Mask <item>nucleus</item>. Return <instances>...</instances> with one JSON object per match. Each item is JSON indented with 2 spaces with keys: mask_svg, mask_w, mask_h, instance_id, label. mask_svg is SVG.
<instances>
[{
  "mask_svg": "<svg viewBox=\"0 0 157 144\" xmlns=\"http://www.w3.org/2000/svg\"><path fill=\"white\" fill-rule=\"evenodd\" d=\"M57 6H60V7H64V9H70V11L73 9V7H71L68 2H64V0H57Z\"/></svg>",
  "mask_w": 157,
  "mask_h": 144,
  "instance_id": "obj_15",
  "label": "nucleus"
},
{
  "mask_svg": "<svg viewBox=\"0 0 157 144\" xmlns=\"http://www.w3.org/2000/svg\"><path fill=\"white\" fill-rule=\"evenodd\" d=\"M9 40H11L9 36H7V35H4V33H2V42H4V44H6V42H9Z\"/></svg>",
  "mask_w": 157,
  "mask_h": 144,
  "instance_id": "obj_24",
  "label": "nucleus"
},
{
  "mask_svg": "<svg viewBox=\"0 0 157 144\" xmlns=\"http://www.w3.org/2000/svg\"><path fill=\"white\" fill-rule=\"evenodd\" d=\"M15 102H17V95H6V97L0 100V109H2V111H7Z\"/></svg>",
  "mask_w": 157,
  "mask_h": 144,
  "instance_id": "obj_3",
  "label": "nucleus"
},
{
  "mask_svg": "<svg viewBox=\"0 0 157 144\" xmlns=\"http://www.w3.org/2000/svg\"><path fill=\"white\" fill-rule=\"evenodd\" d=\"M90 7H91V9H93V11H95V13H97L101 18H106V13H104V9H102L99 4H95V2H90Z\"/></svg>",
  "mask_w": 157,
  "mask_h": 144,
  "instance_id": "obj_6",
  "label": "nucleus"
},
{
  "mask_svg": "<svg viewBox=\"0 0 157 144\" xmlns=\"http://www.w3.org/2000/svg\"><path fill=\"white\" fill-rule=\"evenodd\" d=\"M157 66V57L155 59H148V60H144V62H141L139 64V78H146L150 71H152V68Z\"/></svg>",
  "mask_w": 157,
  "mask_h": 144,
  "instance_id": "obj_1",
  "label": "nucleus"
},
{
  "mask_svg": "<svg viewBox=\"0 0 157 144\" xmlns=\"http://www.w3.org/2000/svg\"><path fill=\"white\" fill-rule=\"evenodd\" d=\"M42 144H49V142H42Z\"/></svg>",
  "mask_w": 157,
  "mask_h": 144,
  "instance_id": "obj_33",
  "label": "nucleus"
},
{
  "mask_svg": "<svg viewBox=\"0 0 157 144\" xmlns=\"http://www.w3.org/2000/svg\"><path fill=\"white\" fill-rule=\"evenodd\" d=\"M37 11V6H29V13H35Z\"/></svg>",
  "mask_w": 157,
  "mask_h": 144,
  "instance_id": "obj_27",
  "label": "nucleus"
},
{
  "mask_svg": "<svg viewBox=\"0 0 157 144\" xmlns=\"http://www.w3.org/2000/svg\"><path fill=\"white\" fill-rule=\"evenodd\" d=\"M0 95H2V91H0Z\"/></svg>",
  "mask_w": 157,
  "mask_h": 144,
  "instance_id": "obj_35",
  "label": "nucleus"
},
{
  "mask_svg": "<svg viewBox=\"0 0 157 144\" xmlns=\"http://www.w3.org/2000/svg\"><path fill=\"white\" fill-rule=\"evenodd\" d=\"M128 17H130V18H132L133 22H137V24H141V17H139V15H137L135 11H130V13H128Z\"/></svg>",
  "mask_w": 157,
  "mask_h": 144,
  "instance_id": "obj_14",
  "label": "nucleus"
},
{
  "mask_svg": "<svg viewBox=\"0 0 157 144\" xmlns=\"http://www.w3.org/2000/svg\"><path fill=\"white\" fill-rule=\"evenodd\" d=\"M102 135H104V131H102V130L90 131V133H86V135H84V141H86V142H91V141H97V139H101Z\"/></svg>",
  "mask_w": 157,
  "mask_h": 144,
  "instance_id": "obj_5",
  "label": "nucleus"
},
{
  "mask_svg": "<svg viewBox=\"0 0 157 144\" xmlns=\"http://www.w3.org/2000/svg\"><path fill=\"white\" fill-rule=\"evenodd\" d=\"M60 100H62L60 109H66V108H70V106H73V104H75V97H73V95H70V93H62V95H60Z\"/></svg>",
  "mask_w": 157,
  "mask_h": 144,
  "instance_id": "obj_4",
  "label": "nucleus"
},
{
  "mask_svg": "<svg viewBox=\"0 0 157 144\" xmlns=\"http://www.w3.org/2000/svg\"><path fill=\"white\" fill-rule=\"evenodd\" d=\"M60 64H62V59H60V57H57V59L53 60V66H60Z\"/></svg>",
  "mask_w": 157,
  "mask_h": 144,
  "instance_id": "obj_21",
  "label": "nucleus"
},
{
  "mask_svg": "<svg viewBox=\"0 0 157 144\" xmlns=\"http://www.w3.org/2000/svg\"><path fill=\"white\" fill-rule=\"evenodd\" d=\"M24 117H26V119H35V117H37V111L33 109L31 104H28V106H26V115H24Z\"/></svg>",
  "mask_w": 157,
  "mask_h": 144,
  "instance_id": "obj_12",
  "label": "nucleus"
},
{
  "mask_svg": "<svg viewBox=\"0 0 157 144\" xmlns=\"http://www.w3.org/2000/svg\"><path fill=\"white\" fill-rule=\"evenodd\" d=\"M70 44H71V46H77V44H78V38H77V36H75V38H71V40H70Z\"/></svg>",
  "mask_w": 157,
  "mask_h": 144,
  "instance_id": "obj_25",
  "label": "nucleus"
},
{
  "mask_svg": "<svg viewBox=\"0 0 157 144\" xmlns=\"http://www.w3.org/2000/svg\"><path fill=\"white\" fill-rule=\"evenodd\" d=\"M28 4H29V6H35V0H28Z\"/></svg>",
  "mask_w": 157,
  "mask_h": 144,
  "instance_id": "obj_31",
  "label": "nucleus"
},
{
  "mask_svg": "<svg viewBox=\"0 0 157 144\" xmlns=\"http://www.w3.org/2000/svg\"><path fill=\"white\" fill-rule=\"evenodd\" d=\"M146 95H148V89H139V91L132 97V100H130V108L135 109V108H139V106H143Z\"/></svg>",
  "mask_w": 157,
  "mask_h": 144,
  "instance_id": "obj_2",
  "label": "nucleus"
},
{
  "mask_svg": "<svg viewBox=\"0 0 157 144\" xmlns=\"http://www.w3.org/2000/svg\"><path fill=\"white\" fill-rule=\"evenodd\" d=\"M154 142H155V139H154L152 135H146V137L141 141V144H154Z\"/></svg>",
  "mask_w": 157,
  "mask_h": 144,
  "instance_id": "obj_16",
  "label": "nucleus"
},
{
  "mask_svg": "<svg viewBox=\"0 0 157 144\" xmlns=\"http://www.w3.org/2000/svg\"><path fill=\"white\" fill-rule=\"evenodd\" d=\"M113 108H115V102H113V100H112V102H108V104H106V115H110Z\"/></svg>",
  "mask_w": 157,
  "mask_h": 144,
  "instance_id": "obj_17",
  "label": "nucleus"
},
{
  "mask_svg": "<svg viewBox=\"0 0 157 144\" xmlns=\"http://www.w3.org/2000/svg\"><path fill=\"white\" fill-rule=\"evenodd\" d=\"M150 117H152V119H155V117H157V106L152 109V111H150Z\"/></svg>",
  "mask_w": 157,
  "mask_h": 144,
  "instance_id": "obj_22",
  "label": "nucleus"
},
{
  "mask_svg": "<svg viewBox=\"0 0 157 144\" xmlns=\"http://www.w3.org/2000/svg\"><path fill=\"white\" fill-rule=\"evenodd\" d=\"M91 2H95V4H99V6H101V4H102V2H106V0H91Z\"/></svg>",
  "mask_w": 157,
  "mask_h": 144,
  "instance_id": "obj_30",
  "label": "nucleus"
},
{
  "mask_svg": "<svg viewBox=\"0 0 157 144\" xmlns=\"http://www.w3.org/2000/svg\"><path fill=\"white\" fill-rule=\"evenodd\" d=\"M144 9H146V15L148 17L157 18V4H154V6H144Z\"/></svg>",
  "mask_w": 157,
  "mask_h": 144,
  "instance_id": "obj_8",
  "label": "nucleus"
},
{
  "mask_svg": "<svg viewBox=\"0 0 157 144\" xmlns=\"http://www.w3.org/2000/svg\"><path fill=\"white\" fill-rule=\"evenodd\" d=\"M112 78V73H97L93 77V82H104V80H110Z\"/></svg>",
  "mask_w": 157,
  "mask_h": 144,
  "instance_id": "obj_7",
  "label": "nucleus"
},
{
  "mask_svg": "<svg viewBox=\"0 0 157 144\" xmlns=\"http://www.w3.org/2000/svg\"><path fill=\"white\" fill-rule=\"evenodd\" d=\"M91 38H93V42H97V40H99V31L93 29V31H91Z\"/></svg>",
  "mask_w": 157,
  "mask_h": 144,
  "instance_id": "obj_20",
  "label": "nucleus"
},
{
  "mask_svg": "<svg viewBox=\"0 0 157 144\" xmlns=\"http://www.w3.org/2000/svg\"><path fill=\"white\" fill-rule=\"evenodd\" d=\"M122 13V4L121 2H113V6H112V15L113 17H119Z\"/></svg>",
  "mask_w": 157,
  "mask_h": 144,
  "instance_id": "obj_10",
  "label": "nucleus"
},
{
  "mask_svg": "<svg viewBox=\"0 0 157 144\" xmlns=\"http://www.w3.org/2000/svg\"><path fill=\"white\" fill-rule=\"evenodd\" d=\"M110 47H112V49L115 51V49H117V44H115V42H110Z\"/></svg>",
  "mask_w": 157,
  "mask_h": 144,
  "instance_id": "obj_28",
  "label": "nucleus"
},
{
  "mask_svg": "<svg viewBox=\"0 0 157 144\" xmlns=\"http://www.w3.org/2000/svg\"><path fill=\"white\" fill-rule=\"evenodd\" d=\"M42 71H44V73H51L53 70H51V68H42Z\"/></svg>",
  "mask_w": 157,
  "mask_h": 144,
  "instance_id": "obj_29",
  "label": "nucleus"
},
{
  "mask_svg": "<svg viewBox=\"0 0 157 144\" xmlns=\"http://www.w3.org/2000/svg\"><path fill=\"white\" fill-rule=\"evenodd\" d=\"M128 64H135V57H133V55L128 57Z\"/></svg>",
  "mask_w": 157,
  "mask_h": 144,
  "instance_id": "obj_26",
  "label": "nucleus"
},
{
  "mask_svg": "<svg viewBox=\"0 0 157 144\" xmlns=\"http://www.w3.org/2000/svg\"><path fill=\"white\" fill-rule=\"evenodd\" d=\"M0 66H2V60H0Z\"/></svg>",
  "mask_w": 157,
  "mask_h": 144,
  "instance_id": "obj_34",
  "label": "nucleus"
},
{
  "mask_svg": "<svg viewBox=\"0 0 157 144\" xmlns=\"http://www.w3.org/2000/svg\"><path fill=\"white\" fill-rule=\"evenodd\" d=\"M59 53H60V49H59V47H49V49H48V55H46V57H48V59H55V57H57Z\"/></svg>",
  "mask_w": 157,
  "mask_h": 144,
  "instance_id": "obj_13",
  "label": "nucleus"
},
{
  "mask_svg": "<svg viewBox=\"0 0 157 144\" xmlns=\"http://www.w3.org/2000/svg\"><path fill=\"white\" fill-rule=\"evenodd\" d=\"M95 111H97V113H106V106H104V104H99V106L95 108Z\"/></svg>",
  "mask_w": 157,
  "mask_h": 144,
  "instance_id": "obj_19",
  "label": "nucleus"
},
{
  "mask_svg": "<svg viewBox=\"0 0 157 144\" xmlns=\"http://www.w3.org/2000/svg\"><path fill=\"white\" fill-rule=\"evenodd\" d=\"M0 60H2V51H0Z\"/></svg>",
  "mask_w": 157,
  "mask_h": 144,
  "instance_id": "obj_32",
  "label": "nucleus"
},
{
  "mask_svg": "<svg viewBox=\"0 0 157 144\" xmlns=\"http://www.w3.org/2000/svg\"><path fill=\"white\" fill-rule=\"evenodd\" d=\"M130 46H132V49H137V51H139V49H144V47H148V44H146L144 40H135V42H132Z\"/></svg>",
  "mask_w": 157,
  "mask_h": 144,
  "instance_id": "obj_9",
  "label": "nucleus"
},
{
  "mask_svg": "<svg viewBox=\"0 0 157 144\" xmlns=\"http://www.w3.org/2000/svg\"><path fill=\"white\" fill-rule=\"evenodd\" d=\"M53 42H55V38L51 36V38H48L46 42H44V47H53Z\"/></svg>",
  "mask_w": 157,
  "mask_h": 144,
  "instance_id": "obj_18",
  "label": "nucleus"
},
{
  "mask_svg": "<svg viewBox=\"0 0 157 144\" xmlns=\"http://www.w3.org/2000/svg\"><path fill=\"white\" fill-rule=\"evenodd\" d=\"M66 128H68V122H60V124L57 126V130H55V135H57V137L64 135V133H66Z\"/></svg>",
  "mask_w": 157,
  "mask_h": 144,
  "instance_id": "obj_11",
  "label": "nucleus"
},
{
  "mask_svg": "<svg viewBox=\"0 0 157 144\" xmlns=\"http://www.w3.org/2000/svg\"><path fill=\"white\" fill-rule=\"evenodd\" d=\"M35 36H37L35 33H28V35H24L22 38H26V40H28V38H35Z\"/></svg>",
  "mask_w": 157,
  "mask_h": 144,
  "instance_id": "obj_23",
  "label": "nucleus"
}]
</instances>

○ ○ ○ ○

How many lines of the entries above contain the string "instances", matching case exactly? Give only the number.

3